Note: Reprocessing applies only to container documents.

Export Failed

Items flagged by the application as "poison" files,

OR items of MIME types application/vnd.ms-outlook-activity, application/vnd.ms-outlook-journal or application/vnd.ms-outlook-task that the application was unable to write to a native file,

OR items where no binary data is available to create a native file.

No further action.

Note: This is just an informational flag.

Export Slipsheet

No longer used.

No further action.

Extracted Text Only

If Ingestions is unable to obtain a native file for a document, and extracted text is available, the text is used in lieu of the native file. This exception is coded if the text is used.

No further action.

Field Data Extraction Error

This indicates an issue with extracting data from the application for a specific value. If this is coded, additional detail is in the [RT] Ingestion Exception Detail field.

No resolution. Refer to the [RT] Ingestion Exception Detail field.

Field Data Truncated

This indicates data that was too long for the target field. The field and the entire value are found in the [RT] Ingestion Exception Detail field.
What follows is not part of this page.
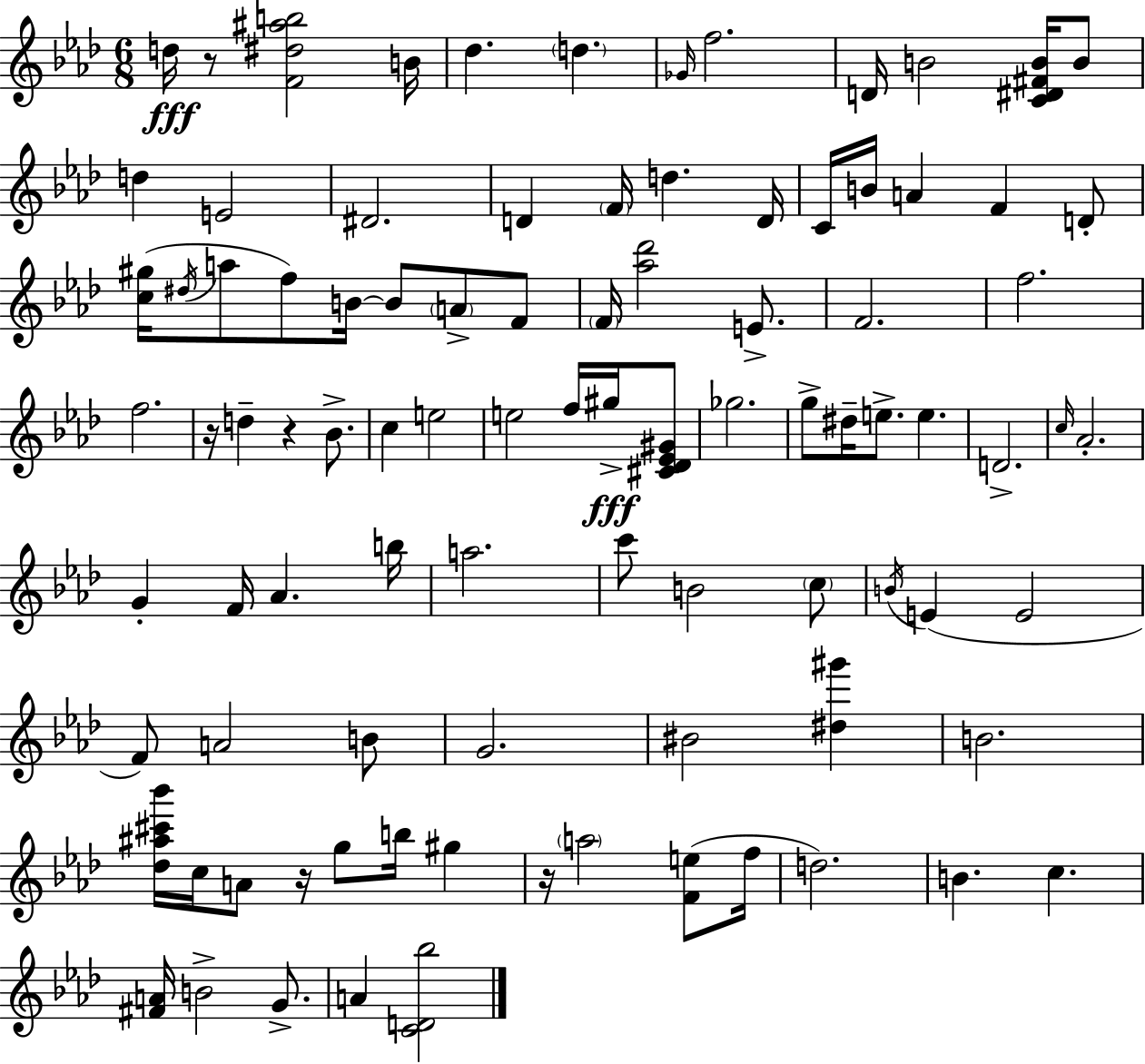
D5/s R/e [F4,D#5,A#5,B5]/h B4/s Db5/q. D5/q. Gb4/s F5/h. D4/s B4/h [C4,D#4,F#4,B4]/s B4/e D5/q E4/h D#4/h. D4/q F4/s D5/q. D4/s C4/s B4/s A4/q F4/q D4/e [C5,G#5]/s D#5/s A5/e F5/e B4/s B4/e A4/e F4/e F4/s [Ab5,Db6]/h E4/e. F4/h. F5/h. F5/h. R/s D5/q R/q Bb4/e. C5/q E5/h E5/h F5/s G#5/s [C#4,Db4,Eb4,G#4]/e Gb5/h. G5/e D#5/s E5/e. E5/q. D4/h. C5/s Ab4/h. G4/q F4/s Ab4/q. B5/s A5/h. C6/e B4/h C5/e B4/s E4/q E4/h F4/e A4/h B4/e G4/h. BIS4/h [D#5,G#6]/q B4/h. [Db5,A#5,C#6,Bb6]/s C5/s A4/e R/s G5/e B5/s G#5/q R/s A5/h [F4,E5]/e F5/s D5/h. B4/q. C5/q. [F#4,A4]/s B4/h G4/e. A4/q [C4,D4,Bb5]/h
No resolution. Refer to the [RT] Ingestion Exception Detail field.

File copy failed

The file for this document could not be copied to Nuix Discover.

Note: Nuix Discover no longer codes “File Copy Failed”. If the job fails, that is reported in the job itself. The user can click the Retry Job button on the Properties page for the ingestion and try to copy the file again.

Inaccessible Content

Items with the common name of "Inaccessible Content" from the supported file types list.

No further action.

Note: This is just an informational flag.

License Restricted

Nuix license restricted flag. This applies if the Nuix license does not cover processing of a certain file type.

Contact Nuix for licensing options.

Missing Hash Value

Items that do not have an MD5 Hash value.

No further action.

Note: This indicates that the application was unable to obtain a hash value for a file, for example, for a file that was corrupt or inaccessible, or for a file with a 0 KB file size.

Multimedia

Items where the Kind = "Multimedia" from the supported file types list.

No further action.

Note: This is just an informational flag.

NIST Item

Items with an MD5 Hash value that matches an MD5 Hash value of a known file from the NSRL Reference Data Set, also referred to as the NIST list.

No further action.

Note: This is just an informational flag.

Non-Business Document

No longer used

No further action.

Non-Searchable PDF

Items determined to be a PDF but that do not contain any indexable text.

N/A - If the case option OCR documents without content files is selected, Optical Character Recognition (OCR) will be run on non-searchable PDF files.

Note: If you do not have this case option selected, you may want to OCR these documents.

Renamed Extension

Items where the true file extension determined by header analysis is different from the original file extension.

No further action.

Note: This is just an informational flag.

System File

Items where the Kind = "System File" from the supported file types list.

No further action.

Note: This is just an informational flag.

Text Stripped

Items where the application recognized the file type, but the text and metadata cannot be cleanly extracted. The result is an item that is searchable, but the text may be distorted or not properly formatted.

No further action.

Note: This is just an informational flag.

Unknown Binary

Items where Document Kind = "Unrecognized" or items where the MIME type is application/octet-stream.

No further action.

Note: This is just an informational flag.